Devo sempre "rattellare" con te riguardo a Davis... Nel frattempo mi piacerebbe che tu allargassi il campo sul tema dell'abbassamento del livello italiano...
Io trovo che molto di quello che viene prodotto in Italia da un pò di anni a questa parte sia privo di vita, accademico, attorcigliato su se stesso, senza sbocchi ed impulsi. Tutti questi ragazzi che vanno ai seminari, ai corsi, di qua, di là, tecnicamente ineccepibili ma al servizio di una musica anodina.

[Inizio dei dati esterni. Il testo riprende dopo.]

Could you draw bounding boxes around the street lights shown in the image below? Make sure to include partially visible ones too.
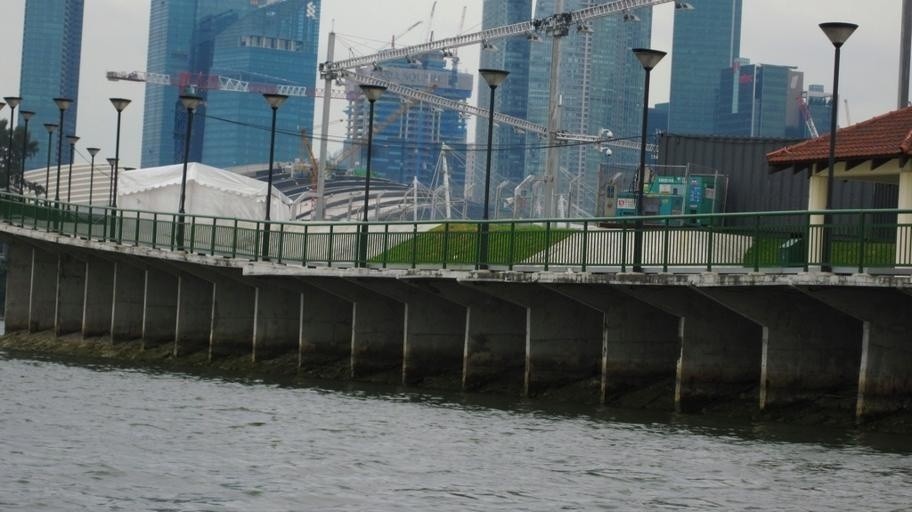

Hai citato il Perigeo; io penso anche ai lavori di Rava per Ecm dello stesso periodo o ai dischi di Napoli Centrale: l'urgenza espressiva era diversa...
M.G.
Sergio: sì; io ho forse meno rispetto di te per Rava e Fresu, che considero rispettivamente un musicista neppure mediocre, la cui carriera e reputazione internazionale mi lascia infatti ammutolito e del tutto a corto di spiegazioni; e un musicista così-così che fa musica che a me non interessa. Diverso è il caso di Bollani, che dei tre è con ogni evidenza e di grandissima pezza il musicista migliore ma per il quale il jazz non è il primo interesse e forse nemmeno il secondo. Non glielo rimprovero.
Sul fuori catalogo, hai ragione.
M.G.: siamo d'accordo.
Sull'ultimo Rava, forse ti potrei anche dar ragione (credo che ci sia ormai su di lui un forte "effetto-aura", per così dire), ma in passato ha fatto anche cose belle. Certo, non è mai stato un fulmine di guerra sul suo strumento, e il paragone con Davis lo evito per amor di patria.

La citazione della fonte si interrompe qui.